__WHAT THE TASK ASKS__
Give back only the lines in the records below from the one with "United States, site archbold_FL-01." to the one with "common name: domestic cow", both inclusive, word for word.

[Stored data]

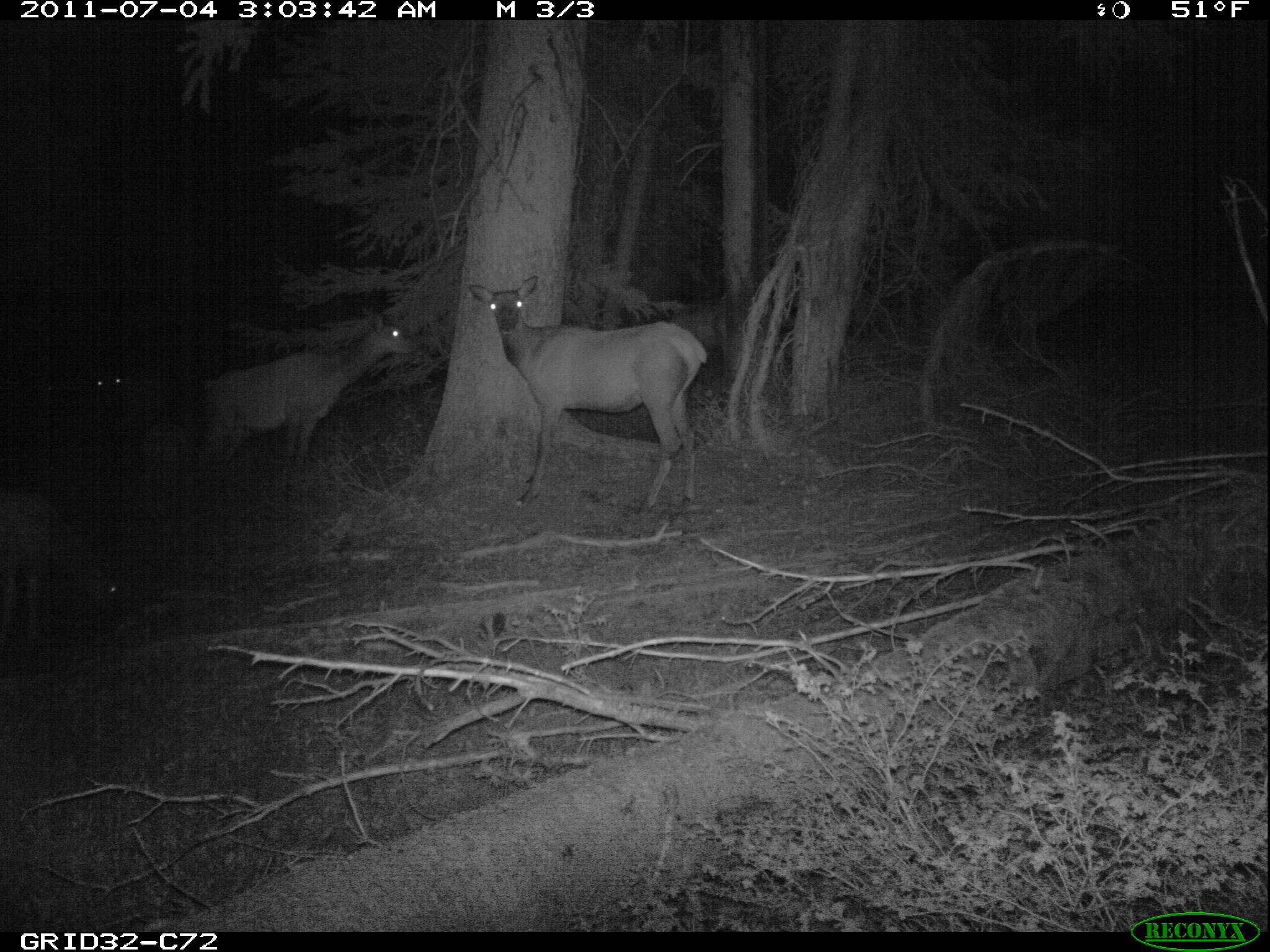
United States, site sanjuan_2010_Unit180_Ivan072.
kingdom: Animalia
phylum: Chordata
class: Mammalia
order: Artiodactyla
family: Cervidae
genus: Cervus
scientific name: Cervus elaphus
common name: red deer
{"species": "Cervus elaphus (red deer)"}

--

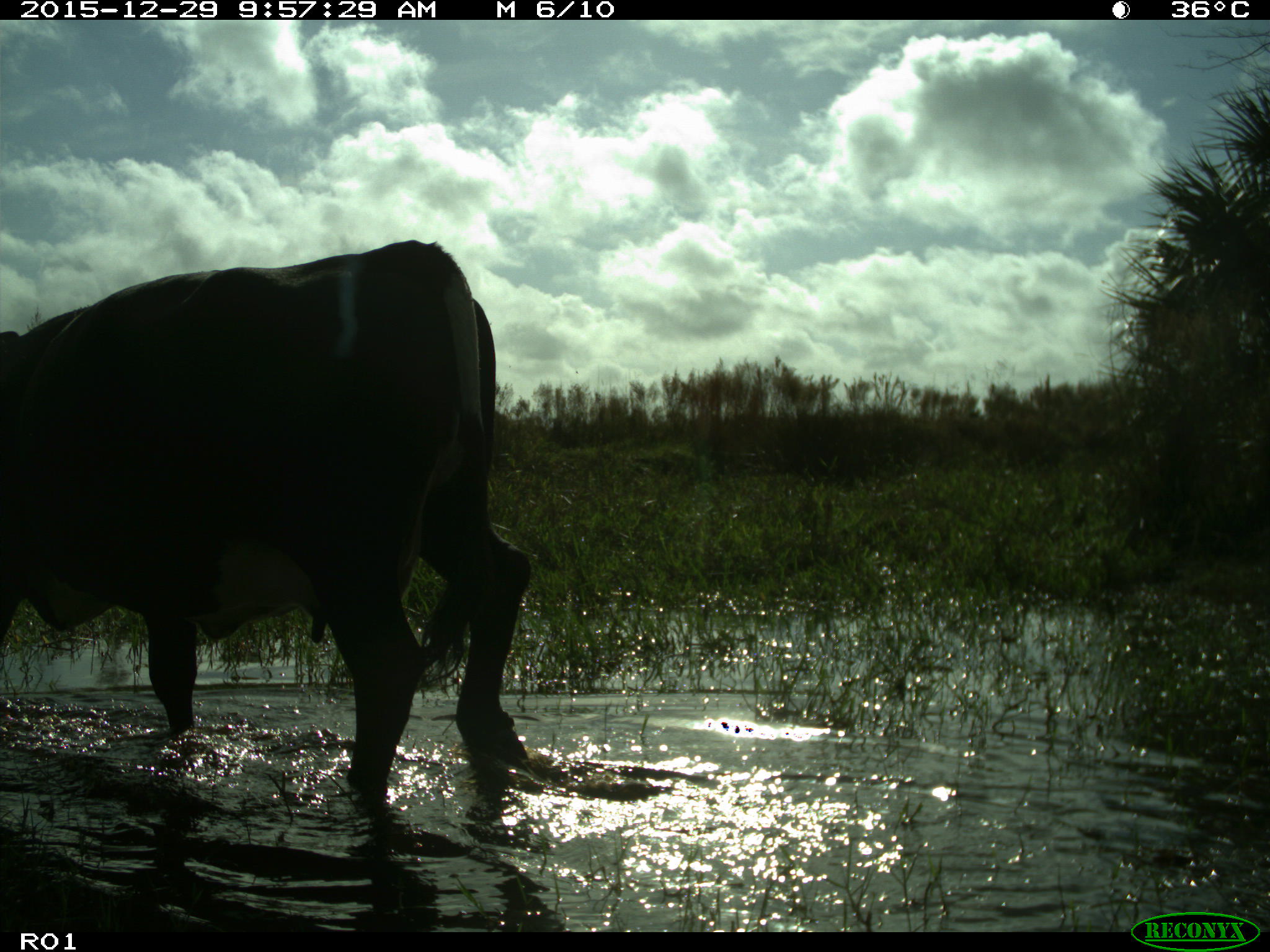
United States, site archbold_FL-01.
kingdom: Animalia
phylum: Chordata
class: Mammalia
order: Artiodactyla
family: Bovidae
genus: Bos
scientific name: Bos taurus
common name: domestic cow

__RESPONSE BOX__
United States, site archbold_FL-01.
kingdom: Animalia
phylum: Chordata
class: Mammalia
order: Artiodactyla
family: Bovidae
genus: Bos
scientific name: Bos taurus
common name: domestic cow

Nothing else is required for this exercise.